Copy the records from the line containing "How far from the" through the end, replacing "farther from" with "more distant from" everywhere and leaving the rest unchanged.

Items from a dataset
━━━━━━
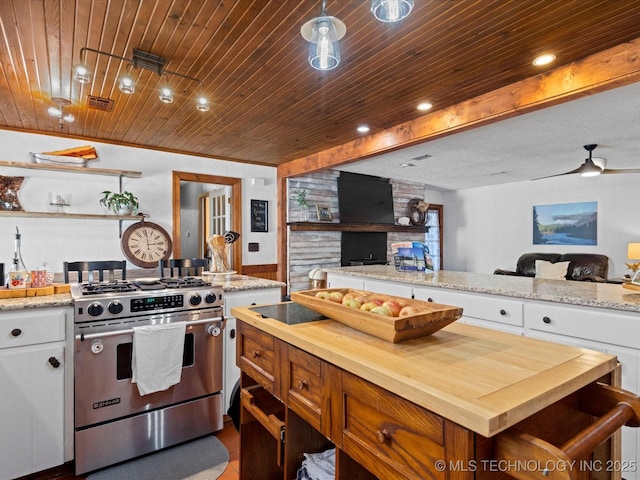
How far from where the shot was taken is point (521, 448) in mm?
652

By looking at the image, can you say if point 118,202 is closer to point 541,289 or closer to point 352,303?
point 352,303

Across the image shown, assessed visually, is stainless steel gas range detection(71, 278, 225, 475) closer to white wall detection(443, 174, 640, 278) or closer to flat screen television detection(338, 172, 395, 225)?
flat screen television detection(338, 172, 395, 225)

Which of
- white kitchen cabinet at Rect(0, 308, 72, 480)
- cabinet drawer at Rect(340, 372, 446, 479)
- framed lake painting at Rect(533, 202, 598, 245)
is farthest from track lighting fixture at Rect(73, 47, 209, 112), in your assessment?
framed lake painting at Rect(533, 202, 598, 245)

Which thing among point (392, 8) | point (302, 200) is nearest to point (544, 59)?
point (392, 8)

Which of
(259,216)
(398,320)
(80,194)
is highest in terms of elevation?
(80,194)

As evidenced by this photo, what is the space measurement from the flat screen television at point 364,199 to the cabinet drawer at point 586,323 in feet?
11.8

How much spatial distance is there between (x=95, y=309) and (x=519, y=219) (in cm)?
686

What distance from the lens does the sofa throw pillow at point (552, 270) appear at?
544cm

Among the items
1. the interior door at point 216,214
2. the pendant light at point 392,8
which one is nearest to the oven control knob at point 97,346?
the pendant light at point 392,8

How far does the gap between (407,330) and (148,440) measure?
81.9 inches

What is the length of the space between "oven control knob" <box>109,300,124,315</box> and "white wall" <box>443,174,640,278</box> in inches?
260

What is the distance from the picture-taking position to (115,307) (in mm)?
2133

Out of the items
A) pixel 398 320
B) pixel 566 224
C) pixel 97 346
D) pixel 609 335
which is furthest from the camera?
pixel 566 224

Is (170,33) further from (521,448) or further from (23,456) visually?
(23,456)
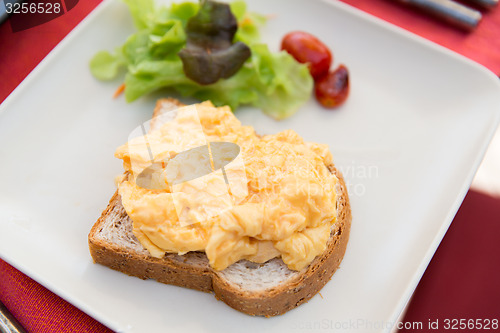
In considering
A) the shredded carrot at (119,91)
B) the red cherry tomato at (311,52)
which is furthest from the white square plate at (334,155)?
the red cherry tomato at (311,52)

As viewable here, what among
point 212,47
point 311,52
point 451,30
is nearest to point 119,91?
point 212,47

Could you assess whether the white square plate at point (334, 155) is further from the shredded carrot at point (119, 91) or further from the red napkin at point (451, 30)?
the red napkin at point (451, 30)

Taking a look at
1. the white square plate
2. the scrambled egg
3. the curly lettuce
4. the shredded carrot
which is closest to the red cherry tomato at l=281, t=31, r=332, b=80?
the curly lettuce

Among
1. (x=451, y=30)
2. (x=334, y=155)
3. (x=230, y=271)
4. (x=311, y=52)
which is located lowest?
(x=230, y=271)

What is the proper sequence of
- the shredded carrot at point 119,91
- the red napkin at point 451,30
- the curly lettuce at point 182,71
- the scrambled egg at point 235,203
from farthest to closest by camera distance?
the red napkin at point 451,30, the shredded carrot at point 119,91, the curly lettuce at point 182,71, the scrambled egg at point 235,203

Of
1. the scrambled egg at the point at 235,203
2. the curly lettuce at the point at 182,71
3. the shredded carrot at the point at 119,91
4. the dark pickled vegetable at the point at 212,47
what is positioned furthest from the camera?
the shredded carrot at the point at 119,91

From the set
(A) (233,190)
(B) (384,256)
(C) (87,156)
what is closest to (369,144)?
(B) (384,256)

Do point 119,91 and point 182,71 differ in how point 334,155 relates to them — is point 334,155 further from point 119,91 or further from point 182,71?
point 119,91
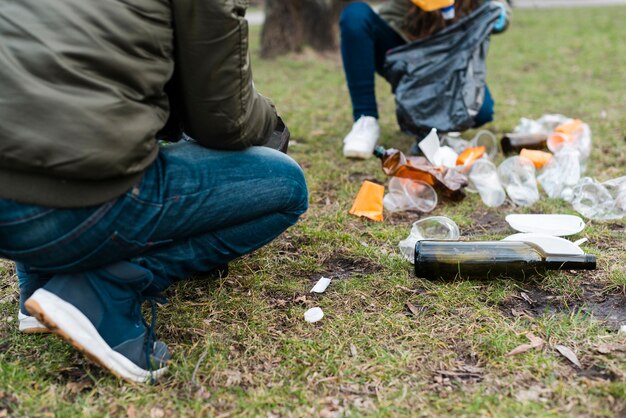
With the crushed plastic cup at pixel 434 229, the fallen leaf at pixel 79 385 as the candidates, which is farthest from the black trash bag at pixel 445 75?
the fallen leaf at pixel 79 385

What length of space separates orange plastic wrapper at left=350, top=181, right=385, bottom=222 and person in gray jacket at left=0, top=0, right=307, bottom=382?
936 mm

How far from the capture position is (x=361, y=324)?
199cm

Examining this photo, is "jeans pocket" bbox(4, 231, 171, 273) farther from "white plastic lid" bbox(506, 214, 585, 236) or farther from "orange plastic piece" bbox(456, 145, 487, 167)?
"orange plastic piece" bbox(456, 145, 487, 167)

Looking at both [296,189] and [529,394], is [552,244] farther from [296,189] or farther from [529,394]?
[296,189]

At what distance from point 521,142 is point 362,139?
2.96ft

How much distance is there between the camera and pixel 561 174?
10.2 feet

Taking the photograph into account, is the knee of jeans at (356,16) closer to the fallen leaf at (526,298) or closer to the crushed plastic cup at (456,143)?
━━━━━━
## ANSWER TO THE PROBLEM
How far from the capture position is (x=361, y=324)?
199cm

Examining this photo, is "jeans pocket" bbox(4, 231, 171, 273) more distant from "white plastic lid" bbox(506, 214, 585, 236) or more distant from "orange plastic piece" bbox(456, 145, 487, 167)?
"orange plastic piece" bbox(456, 145, 487, 167)

Looking at both [296,189] and [529,394], is [552,244] more distant from [296,189] or more distant from [529,394]?
[296,189]

At what distance from point 521,142 is point 362,139?
2.96ft

How much distance is there between the camera and pixel 561 174?
10.2 feet

Taking the photograph into account, is the knee of jeans at (356,16) closer to the fallen leaf at (526,298) or closer to the crushed plastic cup at (456,143)?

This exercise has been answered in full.